To most, virtual reality technology operates on the fringe of mainstream consciousness, an expensive novelty reserved for the most tech-savvy early adopters, hardcore gamers and screen addicts looking for a more far-out buzz. What many do not know is that VR platforms and the visceral, immersive experiences they facilitate have the power to go well beyond the realm of entertainment and into the fields of medicine and education—even therapy.

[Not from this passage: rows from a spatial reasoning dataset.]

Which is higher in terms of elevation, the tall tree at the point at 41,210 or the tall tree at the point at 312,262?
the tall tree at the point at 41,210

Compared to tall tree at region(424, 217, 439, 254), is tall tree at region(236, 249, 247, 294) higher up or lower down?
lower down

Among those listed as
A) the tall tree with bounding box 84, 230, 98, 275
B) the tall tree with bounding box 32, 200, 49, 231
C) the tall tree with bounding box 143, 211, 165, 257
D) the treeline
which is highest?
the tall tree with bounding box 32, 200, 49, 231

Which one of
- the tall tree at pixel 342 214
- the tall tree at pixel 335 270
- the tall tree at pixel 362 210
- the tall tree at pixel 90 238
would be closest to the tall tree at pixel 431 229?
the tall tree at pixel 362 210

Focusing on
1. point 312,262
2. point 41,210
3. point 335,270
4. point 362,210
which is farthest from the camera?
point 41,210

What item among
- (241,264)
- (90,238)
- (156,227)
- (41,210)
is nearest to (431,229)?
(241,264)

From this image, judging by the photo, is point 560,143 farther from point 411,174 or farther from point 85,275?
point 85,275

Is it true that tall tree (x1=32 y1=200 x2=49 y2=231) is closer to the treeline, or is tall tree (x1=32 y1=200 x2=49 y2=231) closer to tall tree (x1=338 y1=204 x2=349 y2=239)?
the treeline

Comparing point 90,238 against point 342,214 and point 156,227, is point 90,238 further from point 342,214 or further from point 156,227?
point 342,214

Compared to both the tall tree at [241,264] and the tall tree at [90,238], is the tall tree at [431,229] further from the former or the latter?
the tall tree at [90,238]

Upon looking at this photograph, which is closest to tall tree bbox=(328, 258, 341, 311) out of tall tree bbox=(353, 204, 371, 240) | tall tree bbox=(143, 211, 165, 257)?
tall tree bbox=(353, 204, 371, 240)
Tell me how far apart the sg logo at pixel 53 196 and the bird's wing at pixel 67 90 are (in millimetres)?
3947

And in the virtual frontier of the technology’s therapeutic applications, Tim Conway, founder of Three Six and Zero, and his partner, Alex Guerra, are building an outpost that he hopes will become a full-blown city.

For 20 years, Conway worked in visual effects on films like Titanic and the Transformers series. Eventually, he stumbled across a 360-degree camera lens that helped him in the realm of on-set data gathering. With his new ability to scan and capture real city blocks, Conway helped teams of CGI animators construct digital sets that look and feel real to the naked eye. This same immersive reality led him further into the wild west of virtual reality design. Initially, he produced VR media for entertainment—films, music videos, etc. “At first I just thought it was an interesting storytelling medium,” says Conway. But, when T.S. and Z. was contracted by Dr. Oz to create a series of educational videos that combined green-screen and VR, he saw a limitless market where none had previously existed.

That experience stuck with Conway even as he and his business partner, Alex Guerra, relocated their business, Three Six and Zero, to Sarasota in hopes of capturing the real estate and tourism market with their VR work. After creating VR content for Selby Garden’s Andy Warhol exhibition and a heartfelt VR video for Moffitt Cancer Center aimed at alleviating the stress of an initial diagnosis, they landed a contract with Easterseals of Southwest Florida. Funded by a federal grant, Easterseals commissioned them to create an entire VR training curriculum to put adults with autism and other cognitive disabilities behind the counter of a coffee shop in VR. The series of instructional and diagnostic modules walks students through common coffee shop duties like weighing and grinding beans, preparing lattes, and will eventually cover handling irate customers. “These are people that just need a little extra help,” says Conway, and the application will help prepare them in a controlled environment where they can learn to use the equipment on virtual versions. “It’s an incredible experience seeing their faces light up when they complete a job,” he says.

Should the program, which is still in its early stages, lead to the kinds of outcomes Conway, Guerra and the Easterseals staff hope, the possibilities for future special needs job training curricula are limitless. “Something like 80% of people with intellectual and developmental disabilities are unemployed,” says Conway, “and we can help change that.”